• _What to do_:
1 > Copy out, word for word, everything in the passage on elevator part costs from "Seeing that Q2" down to "the math dramatically.".
2 > Using the passage on elevator part costs, answer the questions below.
(a) How much did Vendor A charge for expedited shipping?
(b) At what hourly rate do the technicians bill?
(c) What compatibility risk does the writer now assume when a part number is not listed in KONE Parts View with a clear cross-reference?

• _Exercise passage_:
This logic led me to make a choice that, in hindsight, was spectacularly wrong. In Q2 2024, I compared costs across 4 vendors for a critical door operator assembly. Vendor A (generic) quoted $720. Vendor B (KONE Parts View) quoted $950. I almost went with Vendor A until I calculated the total cost of ownership (TCO).
Vendor A charged $95 for 'expedited' shipping (the part was backordered anyway). Their 'faulty return' policy had a 15% restocking fee. And the part failed during installation—costing us a $450 emergency call-out for our service team. Total: $720 + $95 + $108 + $450 = $1,373. Vendor B's $950 included free standard shipping, a 100% no-questions-asked warranty, and the part worked perfectly on the first try. That's a 44% hidden cost markup on the 'cheap' option.
Seeing that Q2 and Q3 results side-by-side (same failure pattern, different vendors) made me realize we weren't saving money—we were creating risk.
The 3 hidden costs I uncovered
1. The 'compatibility gamble'
Generic parts for KONE systems are often advertised as 'compatible.' But in our experience, about 1 in 5 needed some modification—filing down a bracket, adjusting a sensor gap. That 'minor tweak' takes time. Our technicians bill at $85/hour. Two hours of fiddling = $170. Over 10 such instances in 2023, that added $1,700 to our 'savings.'
What I do now: If the part number isn't listed in KONE Parts View with a clear cross-reference, I assume a 25% compatibility risk and factor that into the comparison. It changes the math dramatically.

• _Dataset section_:
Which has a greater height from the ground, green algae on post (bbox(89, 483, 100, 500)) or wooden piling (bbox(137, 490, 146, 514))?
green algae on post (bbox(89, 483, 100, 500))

• _List of answers_:
1 >
Seeing that Q2 and Q3 results side-by-side (same failure pattern, different vendors) made me realize we weren't saving money—we were creating risk.
The 3 hidden costs I uncovered
1. The 'compatibility gamble'
Generic parts for KONE systems are often advertised as 'compatible.' But in our experience, about 1 in 5 needed some modification—filing down a bracket, adjusting a sensor gap. That 'minor tweak' takes time. Our technicians bill at $85/hour. Two hours of fiddling = $170. Over 10 such instances in 2023, that added $1,700 to our 'savings.'
What I do now: If the part number isn't listed in KONE Parts View with a clear cross-reference, I assume a 25% compatibility risk and factor that into the comparison. It changes the math dramatically.

2 >
(a) $95
(b) $85 per hour
(c) 25%